— START OF TEXT TO READ —

Paul Bonga Bonga

Personal information
- Date of birth: 25 April 1933 (age 93)
- Place of birth: Ebonda, Belgian Congo
- Position: Midfielder

Senior career*
- Years: Team / Apps / (Gls)
- 1952–1954: Union
- 1954–1957: Motema Pembe
- 1957–1963: Standard Liège
- 1963–1967: Charleroi

= Paul Bonga Bonga =

Congolese footballer (born 1933)

Paul Bonga Bonga (born 25 April 1933) is a Congolese footballer of the 1950s and 1960s. A midfielder, he rose to prominence during his time in Belgium at Standard Liège and was perhaps best remembered as the first African footballer to be selected in the World Soccer Magazine world XI, when he was chosen in 1961.

— END OF TEXT TO READ —

TASK TO COMPLETE:
Answer these questions from the Paul Bonga Bonga text.
1. Where was Paul Bonga Bonga born?
2. Which team did he play for from 1963 to 1967?
3. In what year was he chosen for the World Soccer Magazine world XI?

— START OF SUPPLIED INFORMATION —

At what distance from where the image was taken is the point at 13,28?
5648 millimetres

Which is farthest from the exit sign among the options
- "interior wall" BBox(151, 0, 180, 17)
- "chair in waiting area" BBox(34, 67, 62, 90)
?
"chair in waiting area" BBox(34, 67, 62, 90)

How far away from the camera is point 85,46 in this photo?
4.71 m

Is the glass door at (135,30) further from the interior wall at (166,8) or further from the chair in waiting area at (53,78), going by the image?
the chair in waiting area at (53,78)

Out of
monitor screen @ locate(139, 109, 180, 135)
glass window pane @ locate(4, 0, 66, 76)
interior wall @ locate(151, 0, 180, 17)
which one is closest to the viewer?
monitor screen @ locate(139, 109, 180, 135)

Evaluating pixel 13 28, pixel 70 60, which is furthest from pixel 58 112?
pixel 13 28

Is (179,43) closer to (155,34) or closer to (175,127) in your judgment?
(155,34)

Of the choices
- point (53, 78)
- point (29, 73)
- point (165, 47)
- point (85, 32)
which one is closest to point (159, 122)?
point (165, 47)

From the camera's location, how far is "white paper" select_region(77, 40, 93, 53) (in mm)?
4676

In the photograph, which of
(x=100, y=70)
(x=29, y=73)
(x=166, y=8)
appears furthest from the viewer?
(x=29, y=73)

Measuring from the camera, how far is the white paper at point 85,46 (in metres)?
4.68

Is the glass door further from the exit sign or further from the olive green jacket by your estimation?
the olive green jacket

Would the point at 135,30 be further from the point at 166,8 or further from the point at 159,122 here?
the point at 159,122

— END OF SUPPLIED INFORMATION —
— START OF SUPPLIED INFORMATION —

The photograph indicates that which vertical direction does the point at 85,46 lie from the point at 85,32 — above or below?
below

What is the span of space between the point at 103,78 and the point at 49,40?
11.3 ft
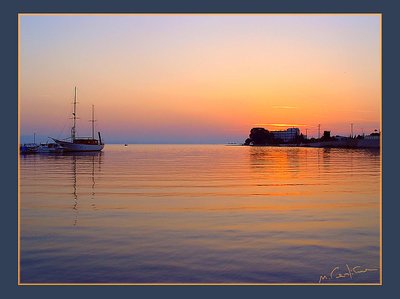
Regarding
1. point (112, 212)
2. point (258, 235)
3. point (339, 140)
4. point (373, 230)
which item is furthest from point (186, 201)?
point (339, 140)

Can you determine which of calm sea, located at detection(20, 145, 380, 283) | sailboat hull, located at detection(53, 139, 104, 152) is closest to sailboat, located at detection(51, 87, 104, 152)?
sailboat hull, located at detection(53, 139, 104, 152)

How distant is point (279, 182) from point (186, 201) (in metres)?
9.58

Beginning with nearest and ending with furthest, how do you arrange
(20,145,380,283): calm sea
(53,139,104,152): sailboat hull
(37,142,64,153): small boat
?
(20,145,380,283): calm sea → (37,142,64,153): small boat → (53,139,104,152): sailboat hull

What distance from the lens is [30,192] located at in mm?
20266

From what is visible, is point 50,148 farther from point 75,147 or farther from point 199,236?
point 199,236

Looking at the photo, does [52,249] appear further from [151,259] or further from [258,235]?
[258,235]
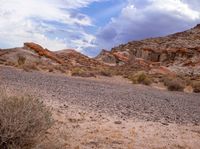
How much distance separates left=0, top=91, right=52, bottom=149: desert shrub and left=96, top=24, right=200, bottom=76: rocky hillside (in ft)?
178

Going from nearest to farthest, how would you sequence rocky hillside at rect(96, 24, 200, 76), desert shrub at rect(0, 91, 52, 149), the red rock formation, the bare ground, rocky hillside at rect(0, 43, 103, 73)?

— END OF SUPPLIED INFORMATION —

RESPONSE:
1. Ebonda, Belgian Congo
2. Charleroi
3. 1961